Files
igny8/master-docs/50-infra/SCALING-AND-LOAD-BALANCING.md
IGNY8 VPS (Salman) 3cbed65601 revamps docs complete
2025-12-07 14:14:29 +00:00

3.5 KiB

Scaling and Load Balancing

Purpose

Outline how services can be scaled based on existing Docker/Gunicorn/Celery configuration and external dependencies.

Code Locations (exact paths)

  • Compose stack: docker-compose.app.yml
  • Backend process model: docker-compose.app.yml (Gunicorn command), backend/Dockerfile
  • Celery worker/beat commands: docker-compose.app.yml
  • Celery settings: backend/igny8_core/settings.py (Celery config)

High-Level Responsibilities

  • Describe horizontal/vertical scaling levers for backend and workers.
  • Note reliance on external Postgres/Redis and shared network.

Detailed Behavior

  • Backend container runs Gunicorn with --workers 4 --timeout 120 (from compose). Scaling options:
    • Increase workers via compose command args.
    • Run additional backend containers on the same igny8_net behind a reverse proxy (proxy not defined here; compose assumes external Caddy/infra stack handles routing).
  • Celery:
    • Worker command celery -A igny8_core worker --loglevel=info --concurrency=4; concurrency can be increased per container or by adding more worker replicas.
    • Beat runs separately to schedule tasks.
    • Broker/backend: Redis from external infra; settings enforce prefetch multiplier 1 and task soft/hard time limits (25/30 min).
  • Frontend/marketing/sites:
    • Served via dev servers in current compose; for production, build static assets (frontend Dockerfile uses Caddy). Can scale by running additional containers behind the proxy.
  • Network:
    • igny8_net is external; load balancer (e.g., Caddy/infra) not defined in this repo but must front multiple backend/frontend replicas if added.

Data Structures / Models Involved (no code)

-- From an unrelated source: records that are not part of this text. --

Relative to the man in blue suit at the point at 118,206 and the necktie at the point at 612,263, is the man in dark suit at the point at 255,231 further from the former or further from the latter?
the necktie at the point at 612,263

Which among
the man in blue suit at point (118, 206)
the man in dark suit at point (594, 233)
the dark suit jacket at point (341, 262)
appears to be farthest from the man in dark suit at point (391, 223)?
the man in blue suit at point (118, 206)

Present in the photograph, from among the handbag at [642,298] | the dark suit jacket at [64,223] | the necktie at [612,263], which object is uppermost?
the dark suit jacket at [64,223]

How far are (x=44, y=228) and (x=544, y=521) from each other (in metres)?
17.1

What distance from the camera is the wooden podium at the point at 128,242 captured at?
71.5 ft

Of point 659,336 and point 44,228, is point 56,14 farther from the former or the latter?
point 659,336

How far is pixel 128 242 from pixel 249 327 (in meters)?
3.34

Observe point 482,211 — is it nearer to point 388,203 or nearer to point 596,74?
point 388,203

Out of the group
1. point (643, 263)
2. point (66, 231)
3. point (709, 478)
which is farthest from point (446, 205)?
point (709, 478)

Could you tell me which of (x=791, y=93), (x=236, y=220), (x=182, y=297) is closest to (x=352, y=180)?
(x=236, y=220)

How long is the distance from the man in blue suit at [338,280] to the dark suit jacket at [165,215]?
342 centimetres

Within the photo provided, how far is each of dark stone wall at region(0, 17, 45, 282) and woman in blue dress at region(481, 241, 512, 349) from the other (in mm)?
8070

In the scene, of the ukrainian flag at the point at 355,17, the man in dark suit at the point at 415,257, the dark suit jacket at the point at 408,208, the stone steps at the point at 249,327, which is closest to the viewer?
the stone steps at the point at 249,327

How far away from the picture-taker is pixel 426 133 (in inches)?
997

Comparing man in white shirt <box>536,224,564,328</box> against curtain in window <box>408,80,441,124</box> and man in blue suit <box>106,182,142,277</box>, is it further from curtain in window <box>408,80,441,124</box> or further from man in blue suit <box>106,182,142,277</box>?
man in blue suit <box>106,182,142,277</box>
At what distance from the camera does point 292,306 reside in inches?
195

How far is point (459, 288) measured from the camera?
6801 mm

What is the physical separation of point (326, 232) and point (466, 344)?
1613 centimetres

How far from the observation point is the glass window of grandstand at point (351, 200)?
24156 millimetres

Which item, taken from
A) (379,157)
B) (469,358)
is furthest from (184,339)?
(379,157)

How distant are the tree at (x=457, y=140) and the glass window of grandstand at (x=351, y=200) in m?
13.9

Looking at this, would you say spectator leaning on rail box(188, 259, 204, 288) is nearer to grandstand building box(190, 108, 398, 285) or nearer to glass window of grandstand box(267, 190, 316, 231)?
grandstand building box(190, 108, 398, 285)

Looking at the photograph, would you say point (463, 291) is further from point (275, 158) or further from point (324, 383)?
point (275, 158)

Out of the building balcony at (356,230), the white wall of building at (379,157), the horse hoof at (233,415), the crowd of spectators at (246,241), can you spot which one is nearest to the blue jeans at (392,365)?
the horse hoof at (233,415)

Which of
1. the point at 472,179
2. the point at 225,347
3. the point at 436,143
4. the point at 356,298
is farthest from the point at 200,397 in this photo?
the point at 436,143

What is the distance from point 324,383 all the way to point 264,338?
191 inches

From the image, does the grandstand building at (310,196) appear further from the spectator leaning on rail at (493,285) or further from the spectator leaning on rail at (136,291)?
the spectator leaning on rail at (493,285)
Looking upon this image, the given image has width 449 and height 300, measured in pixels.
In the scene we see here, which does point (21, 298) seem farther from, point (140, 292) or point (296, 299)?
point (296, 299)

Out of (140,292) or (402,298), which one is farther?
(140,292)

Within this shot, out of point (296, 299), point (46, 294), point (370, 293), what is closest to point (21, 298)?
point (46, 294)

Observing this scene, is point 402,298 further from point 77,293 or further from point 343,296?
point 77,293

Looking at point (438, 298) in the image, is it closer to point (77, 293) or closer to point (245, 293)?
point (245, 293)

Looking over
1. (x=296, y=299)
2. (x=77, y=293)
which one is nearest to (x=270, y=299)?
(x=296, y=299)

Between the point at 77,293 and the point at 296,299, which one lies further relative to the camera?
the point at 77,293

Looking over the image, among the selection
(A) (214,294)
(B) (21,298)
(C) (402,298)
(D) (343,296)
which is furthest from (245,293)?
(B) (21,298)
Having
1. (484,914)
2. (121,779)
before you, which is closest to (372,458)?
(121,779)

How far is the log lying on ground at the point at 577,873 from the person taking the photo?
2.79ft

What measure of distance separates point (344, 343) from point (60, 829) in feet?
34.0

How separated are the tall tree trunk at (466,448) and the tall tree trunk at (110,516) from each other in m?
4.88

  • None; operational scaling only.

Execution Flow

  • Scaling out: start additional containers with the same images on igny8_net; configure external proxy to round-robin to backend instances.
  • Scaling up: raise Gunicorn worker count or Celery concurrency in compose overrides.

Cross-Module Interactions

  • Celery workload includes automation/AI tasks; ensure Redis/Postgres sized accordingly when increasing concurrency.
  • Request ID and resource tracking middleware remain per-instance; logs aggregate by container.

State Transitions (if applicable)

  • New replicas join network immediately; no shared session storage configured (stateless JWT APIs), so backend replicas are safe behind load balancer.

Error Handling

  • If backend not reachable, healthcheck fails and depends_on blocks frontend start.
  • Celery tasks exceeding time limits are terminated per settings.

Tenancy Rules

  • Unchanged by scaling; tenancy enforced per request in each instance.

Billing Rules (if applicable)

  • None; credit deductions occur in application code regardless of scale.

Background Tasks / Schedulers (if applicable)

  • Celery beat should remain single active scheduler; if running multiple beats, use external lock (not implemented) to avoid duplicate schedules.

Key Design Considerations

  • Ensure reverse proxy/ingress (outside this repo) balances across backend replicas and terminates TLS.
  • Keep Redis/Postgres highly available and sized for additional connections when scaling workers/backends.

How Developers Should Work With This Module

  • Use compose override or Portainer to adjust worker counts; validate resource limits.
  • Avoid multiple Celery beat instances unless coordination is added.
  • When introducing production-ready load balancing, add proxy config to infra repo and keep ports consistent with compose.